Realizing he'd live to see another day, Miles took a deep and satisfying breath of the crisp marine air and returned to the passenger cabin where he found Floyd still doubled over on his bench.
"Floyd, you doing alright there, buddy?"
"Yuh."
"See that little island off the port side? That Seattle-Bellingham boat, SS Kulshan, ran aground there about ten or twelve years ago. Remember? What a mess that was."
His story drew a miserable glare from Floyd.
"For that matter, you ever heard of Ben Ure or Pirate Kelly?" Miles asked.
"Nuh."
"Years ago, Ure and Kelly used that island as a base for their notorious smuggling operation. They made a fortune bringing in illegal Chinese laborers."

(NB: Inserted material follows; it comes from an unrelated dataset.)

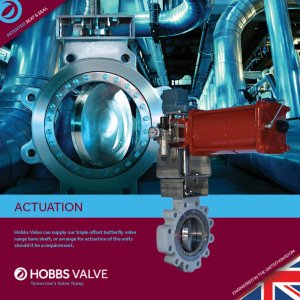 Hobbs Product Brochure Cover Actuation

Miles recalled that Ure, in particular, was known to be a cold-hearted son of a bitch who would tie the Chinese up in burlap sacks, claiming it was to hide them in case they were boarded by the Coast Guard. But in truth, if pursued, Ure would just toss the bags overboard to get rid of the evidence. A few days later, the drowned Chinese, still in their burlap sacks, would start washing up on the nearby islands.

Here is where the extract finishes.